Speeding-up the kernel k-means clustering method: A prototype based hybrid approach

  • Authors:
  • T. Hitendra Sarma;P. Viswanath;B. Eswara Reddy

  • Affiliations:
  • Department of Computer Science and Engineering, Srinivasa Ramanujan Institute of Technology, Anantapur 515701, A.P., India;Department of Computer Science and Engineering, Rajeev Gandhi Memorial College of Eng. and Technology, Nandyal 518501, A.P., India;Department of Computer Science and Engineering, JNTUA College of Engineering, Anantapur, 515002, A.P., India

  • Venue:
  • Pattern Recognition Letters
  • Year:
  • 2013

Quantified Score

Hi-index 0.10

Visualization

Abstract

Kernel k-means clustering method has been proved to be effective in identifying non-isotropic and linearly inseparable clusters in the input space. However, this method is not a suitable one for large datasets because of its quadratic time complexity with respect to the size of the dataset. This paper presents a simple prototype based hybrid approach to speed-up the kernel k-means clustering method for large datasets. The proposed method works in two stages. First, the dataset is partitioned into a number of small grouplets by using the leaders clustering method which takes the size of each grouplet, called the threshold t, as an input parameter. The conventional leaders clustering method is modified such that these grouplets are formed in the kernel induced feature space, but each grouplet is represented by a pattern (called its leader) in the input space. The dataset is re-indexed according to these grouplets. Later, the kernel k-means clustering method is applied over the set of leaders to derive a partition of the leaders set. Finally, each leader is replaced by its group to get a partition of the entire dataset. The time complexity as well as space complexity of the proposed method is O(n+p^2), where p is the number of leaders. The overall running time and the quality of the clustering result depends on the threshold t and the order in which the dataset is scanned. This paper presents a study on how the input parameter t affects the overall running time and the clustering quality obtained by the proposed method.
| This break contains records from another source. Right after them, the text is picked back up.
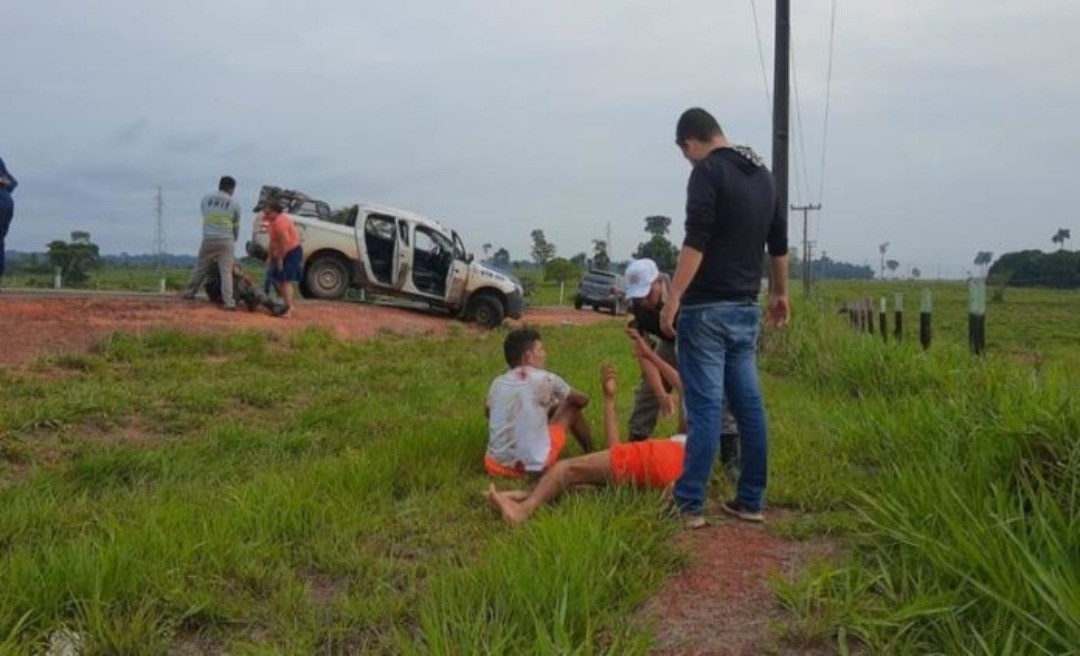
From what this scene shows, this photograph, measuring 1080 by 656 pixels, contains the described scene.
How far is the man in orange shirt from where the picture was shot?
46.9ft

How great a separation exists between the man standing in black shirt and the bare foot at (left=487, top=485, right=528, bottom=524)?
28.5 inches

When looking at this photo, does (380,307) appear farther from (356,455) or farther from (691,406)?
(691,406)

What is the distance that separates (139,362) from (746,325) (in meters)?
7.59

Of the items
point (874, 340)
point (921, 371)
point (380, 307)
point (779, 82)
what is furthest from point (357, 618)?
point (380, 307)

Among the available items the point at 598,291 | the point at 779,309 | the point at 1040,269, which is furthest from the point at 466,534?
the point at 1040,269

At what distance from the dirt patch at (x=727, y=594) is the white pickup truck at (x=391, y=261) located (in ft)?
49.9

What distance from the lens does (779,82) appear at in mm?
14031

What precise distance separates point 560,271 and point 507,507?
58.3 meters

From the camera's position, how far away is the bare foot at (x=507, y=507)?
→ 4102 millimetres

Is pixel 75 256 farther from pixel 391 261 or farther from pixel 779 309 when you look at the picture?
pixel 779 309

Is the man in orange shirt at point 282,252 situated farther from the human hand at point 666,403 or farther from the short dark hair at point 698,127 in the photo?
the short dark hair at point 698,127

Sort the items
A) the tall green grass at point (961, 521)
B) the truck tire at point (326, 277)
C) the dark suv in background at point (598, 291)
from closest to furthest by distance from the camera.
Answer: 1. the tall green grass at point (961, 521)
2. the truck tire at point (326, 277)
3. the dark suv in background at point (598, 291)

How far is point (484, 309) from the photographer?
65.9 feet

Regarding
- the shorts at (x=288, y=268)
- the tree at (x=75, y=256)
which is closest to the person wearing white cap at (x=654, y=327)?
the shorts at (x=288, y=268)
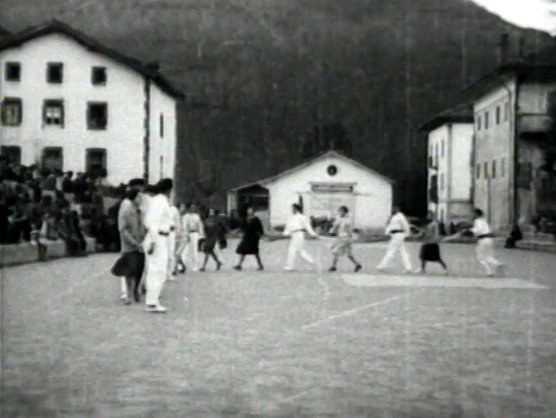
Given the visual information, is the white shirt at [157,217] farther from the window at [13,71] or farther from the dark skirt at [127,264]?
the window at [13,71]

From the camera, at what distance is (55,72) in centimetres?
5244

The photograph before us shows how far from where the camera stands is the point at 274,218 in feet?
238

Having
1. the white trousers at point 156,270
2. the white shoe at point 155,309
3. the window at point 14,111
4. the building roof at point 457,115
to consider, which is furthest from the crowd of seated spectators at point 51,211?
the building roof at point 457,115

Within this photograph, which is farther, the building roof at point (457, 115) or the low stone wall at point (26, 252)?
the building roof at point (457, 115)

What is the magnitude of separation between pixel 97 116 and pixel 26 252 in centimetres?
2944

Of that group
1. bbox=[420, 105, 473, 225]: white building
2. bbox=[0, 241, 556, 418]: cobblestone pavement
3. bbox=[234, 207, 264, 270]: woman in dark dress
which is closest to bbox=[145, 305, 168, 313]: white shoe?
bbox=[0, 241, 556, 418]: cobblestone pavement

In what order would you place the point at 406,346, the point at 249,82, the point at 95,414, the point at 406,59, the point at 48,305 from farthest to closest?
the point at 249,82 < the point at 406,59 < the point at 48,305 < the point at 406,346 < the point at 95,414

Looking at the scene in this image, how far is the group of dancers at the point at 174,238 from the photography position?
14.0 m

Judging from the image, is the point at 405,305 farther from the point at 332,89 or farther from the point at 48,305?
the point at 332,89

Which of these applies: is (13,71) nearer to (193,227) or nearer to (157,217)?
(193,227)

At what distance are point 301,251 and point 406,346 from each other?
14503 mm

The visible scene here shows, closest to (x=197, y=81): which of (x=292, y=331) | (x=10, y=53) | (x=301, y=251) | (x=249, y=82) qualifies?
(x=249, y=82)

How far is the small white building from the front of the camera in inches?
2820

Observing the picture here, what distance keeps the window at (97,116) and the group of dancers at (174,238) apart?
86.7 ft
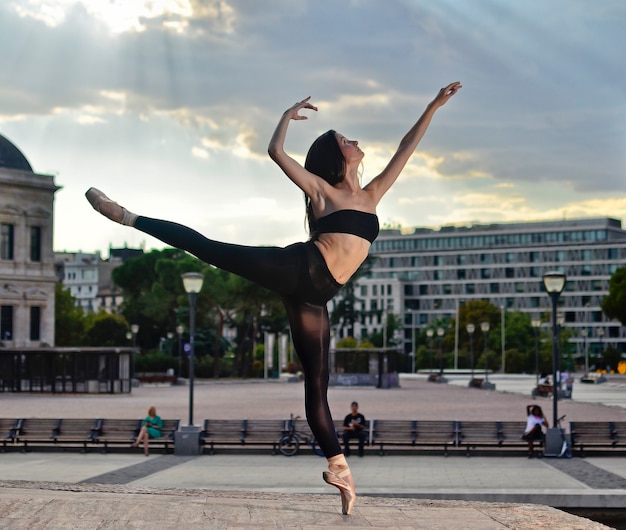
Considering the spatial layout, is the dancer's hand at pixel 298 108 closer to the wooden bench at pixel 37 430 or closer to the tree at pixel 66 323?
the wooden bench at pixel 37 430

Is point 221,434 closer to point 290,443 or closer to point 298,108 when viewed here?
point 290,443

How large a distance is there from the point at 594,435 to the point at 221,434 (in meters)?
8.42

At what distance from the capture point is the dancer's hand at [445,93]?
28.0 ft

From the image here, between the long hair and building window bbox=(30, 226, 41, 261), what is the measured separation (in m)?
73.7

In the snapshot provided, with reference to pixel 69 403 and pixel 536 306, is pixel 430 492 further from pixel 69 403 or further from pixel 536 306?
pixel 536 306

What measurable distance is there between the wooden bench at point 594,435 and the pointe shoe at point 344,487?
17.5m

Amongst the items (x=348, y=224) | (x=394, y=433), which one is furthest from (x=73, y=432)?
(x=348, y=224)

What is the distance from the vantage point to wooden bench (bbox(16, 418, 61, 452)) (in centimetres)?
2691

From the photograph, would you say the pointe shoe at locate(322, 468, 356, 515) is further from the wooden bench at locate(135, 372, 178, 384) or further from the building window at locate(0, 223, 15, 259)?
the wooden bench at locate(135, 372, 178, 384)

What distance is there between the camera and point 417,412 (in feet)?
135

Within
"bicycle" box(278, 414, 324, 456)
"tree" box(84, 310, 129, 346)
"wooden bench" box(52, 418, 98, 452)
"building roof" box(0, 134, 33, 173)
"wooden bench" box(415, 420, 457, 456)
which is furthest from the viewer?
"tree" box(84, 310, 129, 346)

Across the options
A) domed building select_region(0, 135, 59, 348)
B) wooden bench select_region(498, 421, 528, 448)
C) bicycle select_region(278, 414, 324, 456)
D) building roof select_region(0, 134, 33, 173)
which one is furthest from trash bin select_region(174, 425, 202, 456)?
building roof select_region(0, 134, 33, 173)

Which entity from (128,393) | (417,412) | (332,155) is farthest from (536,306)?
(332,155)

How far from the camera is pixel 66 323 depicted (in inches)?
3996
Further, both theoretically and experimentally it has been shown how the order of scanning of the dataset affects the clustering result. The proposed method is also compared with the other recent methods that are proposed to speed-up the kernel k-means clustering method. Experimental study with several real world as well as synthetic datasets shows that, for an appropriate value of t, the proposed method can significantly reduce the computation time but with a small loss in clustering quality, particularly for large datasets.